* Start Extracted material *
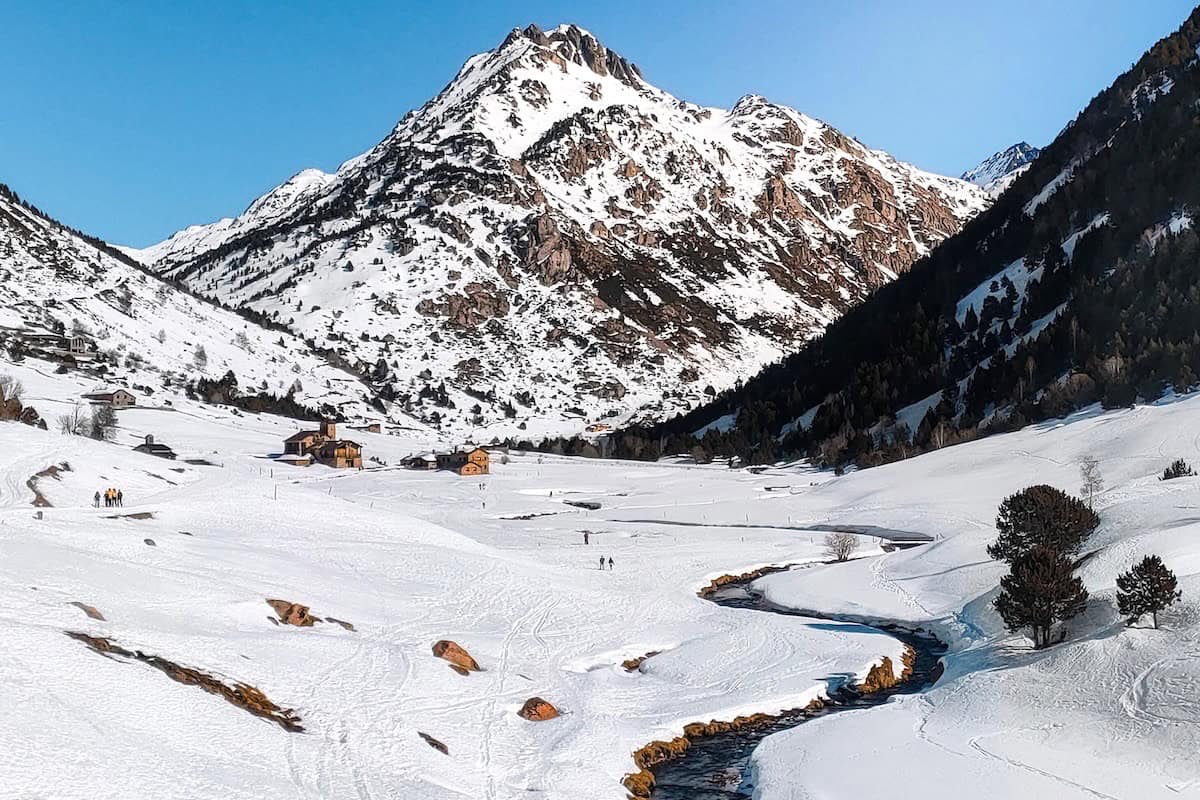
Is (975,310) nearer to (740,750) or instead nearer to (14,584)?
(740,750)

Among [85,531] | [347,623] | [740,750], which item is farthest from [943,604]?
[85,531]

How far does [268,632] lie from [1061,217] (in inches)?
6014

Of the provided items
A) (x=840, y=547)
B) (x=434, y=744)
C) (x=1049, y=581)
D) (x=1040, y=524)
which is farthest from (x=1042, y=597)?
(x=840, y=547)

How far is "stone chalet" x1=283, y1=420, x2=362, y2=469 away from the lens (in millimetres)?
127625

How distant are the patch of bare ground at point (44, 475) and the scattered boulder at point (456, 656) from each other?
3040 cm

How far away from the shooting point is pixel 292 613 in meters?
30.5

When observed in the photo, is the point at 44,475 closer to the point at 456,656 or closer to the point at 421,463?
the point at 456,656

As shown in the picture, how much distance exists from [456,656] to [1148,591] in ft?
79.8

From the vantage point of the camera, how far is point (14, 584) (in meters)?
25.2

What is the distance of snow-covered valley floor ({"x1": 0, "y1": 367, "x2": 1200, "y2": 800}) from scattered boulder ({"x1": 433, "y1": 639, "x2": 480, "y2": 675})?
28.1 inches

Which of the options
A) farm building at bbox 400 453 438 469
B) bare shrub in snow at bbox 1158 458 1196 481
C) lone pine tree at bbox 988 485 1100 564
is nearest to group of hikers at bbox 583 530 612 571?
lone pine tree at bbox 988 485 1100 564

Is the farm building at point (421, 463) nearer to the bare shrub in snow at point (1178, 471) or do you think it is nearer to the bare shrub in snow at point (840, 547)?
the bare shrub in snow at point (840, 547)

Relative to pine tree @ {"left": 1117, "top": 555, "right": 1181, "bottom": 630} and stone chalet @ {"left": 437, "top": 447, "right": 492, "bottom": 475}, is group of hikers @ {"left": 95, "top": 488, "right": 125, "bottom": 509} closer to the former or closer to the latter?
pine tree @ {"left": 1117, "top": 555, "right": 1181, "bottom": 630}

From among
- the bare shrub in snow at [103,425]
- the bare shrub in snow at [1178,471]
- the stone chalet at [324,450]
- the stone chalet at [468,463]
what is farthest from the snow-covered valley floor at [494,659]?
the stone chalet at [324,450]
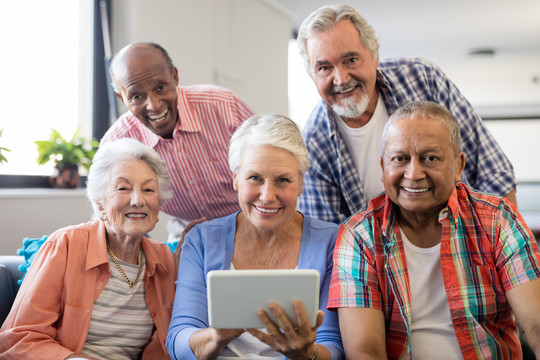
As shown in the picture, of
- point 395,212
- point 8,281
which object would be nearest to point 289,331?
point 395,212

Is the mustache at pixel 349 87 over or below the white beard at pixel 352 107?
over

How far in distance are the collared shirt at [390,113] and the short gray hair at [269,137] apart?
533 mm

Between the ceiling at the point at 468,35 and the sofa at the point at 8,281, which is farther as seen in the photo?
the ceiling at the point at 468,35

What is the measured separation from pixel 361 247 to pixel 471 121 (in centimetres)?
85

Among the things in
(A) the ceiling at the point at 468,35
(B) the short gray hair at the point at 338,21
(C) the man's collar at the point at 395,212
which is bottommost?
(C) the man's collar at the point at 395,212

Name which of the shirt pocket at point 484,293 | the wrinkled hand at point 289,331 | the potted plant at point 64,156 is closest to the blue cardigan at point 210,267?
* End Extracted material *
*Set task*
Reproduce the entire listing above word for word, leaving out the pictures.

*Result for this task*
Is (975,310) nearer to (740,750) or instead nearer to (14,584)?
(740,750)

Among [85,531] | [347,623] | [740,750], which item is farthest from [943,604]?
[85,531]

How far does [268,632] lie from [1061,217] (in inches)?
6014

Of the provided items
A) (x=840, y=547)
B) (x=434, y=744)
C) (x=1049, y=581)
D) (x=1040, y=524)
which is farthest from (x=1042, y=597)?
(x=840, y=547)

How far is "stone chalet" x1=283, y1=420, x2=362, y2=469 away from the lens (in millimetres)?
127625

How distant are the patch of bare ground at point (44, 475) and the scattered boulder at point (456, 656) from each other?
3040 cm

How far away from the shooting point is pixel 292 613 in meters?
30.5

When observed in the photo, is the point at 44,475 closer to the point at 456,656 or closer to the point at 421,463?
the point at 456,656

As shown in the picture, how much distance exists from [456,656] to [1148,591] in ft?
79.8

From the vantage point of the camera, how far is point (14, 584) (in meters)?
25.2

What is the distance of snow-covered valley floor ({"x1": 0, "y1": 367, "x2": 1200, "y2": 800}) from scattered boulder ({"x1": 433, "y1": 639, "x2": 480, "y2": 675})?
28.1 inches

Which of the options
A) farm building at bbox 400 453 438 469
B) bare shrub in snow at bbox 1158 458 1196 481
C) lone pine tree at bbox 988 485 1100 564
is nearest to group of hikers at bbox 583 530 612 571?
lone pine tree at bbox 988 485 1100 564

Is the farm building at point (421, 463) nearer to the bare shrub in snow at point (1178, 471) or do you think it is nearer to the bare shrub in snow at point (840, 547)?
the bare shrub in snow at point (840, 547)

Relative to pine tree @ {"left": 1117, "top": 555, "right": 1181, "bottom": 630} and stone chalet @ {"left": 437, "top": 447, "right": 492, "bottom": 475}, is group of hikers @ {"left": 95, "top": 488, "right": 125, "bottom": 509} closer to the former or closer to the latter?
pine tree @ {"left": 1117, "top": 555, "right": 1181, "bottom": 630}

From among
- the bare shrub in snow at [103,425]
- the bare shrub in snow at [1178,471]
- the stone chalet at [324,450]
- the stone chalet at [468,463]
what is farthest from the snow-covered valley floor at [494,659]?
the stone chalet at [324,450]
As shown in the picture, of
- point 395,212
- point 8,281
which object would be nearest to point 289,331?
point 395,212

Is the mustache at pixel 349 87 over or below the white beard at pixel 352 107?
over

How far in distance are the collared shirt at [390,113] and the short gray hair at [269,137] apart?
533 mm

Between the ceiling at the point at 468,35 and the sofa at the point at 8,281, which is farther as seen in the photo?
the ceiling at the point at 468,35

What is the measured separation from pixel 361 247 to pixel 471 121 (in centimetres)?
85

Among the things in
(A) the ceiling at the point at 468,35
(B) the short gray hair at the point at 338,21
(C) the man's collar at the point at 395,212
which is bottommost?
(C) the man's collar at the point at 395,212

Name which of the shirt pocket at point 484,293 | the wrinkled hand at point 289,331 | the potted plant at point 64,156 is closest to the blue cardigan at point 210,267?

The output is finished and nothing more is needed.